--- 提取文本 ---

BZOJ 1003 物流运输(最短路+DP)

容易发现DP的做法，dp[i]表示1-i天的最小代价。令cost[i][j]表示i-j天用同一条路的最小价值。

则有 dp[i]=dp[j]+cost[j+1][i]*(i-j)+k (j<i).

cost[i][j]可以用n^2次最短路求出来。由于最短路用的是堆优化dijkstra。

所以复杂度为O(n^2+m^2*ElogE).

 

# include <cstdio>
# include <cstring>
# include <cstdlib>
# include <iostream>
# include <vector>
# include <queue>
# include <stack>
# include <map>
# include <set>
# include <cmath>
# include <algorithm>
using namespace std;
# define lowbit(x) ((x)&(-x))
# define pi acos(-1.0)
# define eps 1e-3
# define MOD 1000000007
# define INF 1000000000
# define mem(a,b) memset(a,b,sizeof(a))
# define FOR(i,a,n) for(int i=a; i<=n; ++i)
# define FO(i,a,n) for(int i=a; i<n; ++i)

--- 存储数据 ---

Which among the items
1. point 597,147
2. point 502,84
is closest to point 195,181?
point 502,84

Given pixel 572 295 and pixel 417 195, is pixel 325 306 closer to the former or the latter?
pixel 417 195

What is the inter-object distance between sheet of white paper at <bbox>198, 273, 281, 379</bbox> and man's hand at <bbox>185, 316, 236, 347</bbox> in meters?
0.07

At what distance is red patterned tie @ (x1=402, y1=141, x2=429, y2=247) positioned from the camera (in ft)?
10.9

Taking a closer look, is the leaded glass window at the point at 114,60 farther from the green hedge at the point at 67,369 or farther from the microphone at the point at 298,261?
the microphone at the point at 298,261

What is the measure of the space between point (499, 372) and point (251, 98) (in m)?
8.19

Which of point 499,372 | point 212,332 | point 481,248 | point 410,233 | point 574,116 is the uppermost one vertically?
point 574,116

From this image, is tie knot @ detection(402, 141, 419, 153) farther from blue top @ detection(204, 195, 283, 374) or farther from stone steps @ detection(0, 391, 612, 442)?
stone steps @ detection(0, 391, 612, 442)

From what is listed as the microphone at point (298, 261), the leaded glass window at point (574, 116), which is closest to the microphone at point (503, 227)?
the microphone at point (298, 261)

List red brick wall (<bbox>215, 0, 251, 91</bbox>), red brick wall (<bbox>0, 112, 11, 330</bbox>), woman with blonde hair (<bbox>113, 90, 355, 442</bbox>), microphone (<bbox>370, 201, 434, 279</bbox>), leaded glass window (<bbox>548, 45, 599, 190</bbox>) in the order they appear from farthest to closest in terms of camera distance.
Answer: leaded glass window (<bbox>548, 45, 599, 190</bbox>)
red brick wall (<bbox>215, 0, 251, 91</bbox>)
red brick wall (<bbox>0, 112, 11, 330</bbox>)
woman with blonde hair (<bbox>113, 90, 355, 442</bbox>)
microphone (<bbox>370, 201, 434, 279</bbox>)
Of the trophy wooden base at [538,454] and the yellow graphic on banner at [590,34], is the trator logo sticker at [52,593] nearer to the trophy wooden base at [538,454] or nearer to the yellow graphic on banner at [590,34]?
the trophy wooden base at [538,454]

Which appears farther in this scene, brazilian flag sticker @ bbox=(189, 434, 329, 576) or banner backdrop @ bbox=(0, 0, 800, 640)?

---

请原样引用这篇关于物流运输解题思路的文本中从"BZOJ 1003 物流运输(最短路+DP)"起至"所以复杂度为O(n^2+m^2*ElogE)."止（含该处）的部分。 这份列表与上面的文本没有关联。

* 参考答案 *
BZOJ 1003 物流运输(最短路+DP)

容易发现DP的做法，dp[i]表示1-i天的最小代价。令cost[i][j]表示i-j天用同一条路的最小价值。

则有 dp[i]=dp[j]+cost[j+1][i]*(i-j)+k (j<i).

cost[i][j]可以用n^2次最短路求出来。由于最短路用的是堆优化dijkstra。

所以复杂度为O(n^2+m^2*ElogE).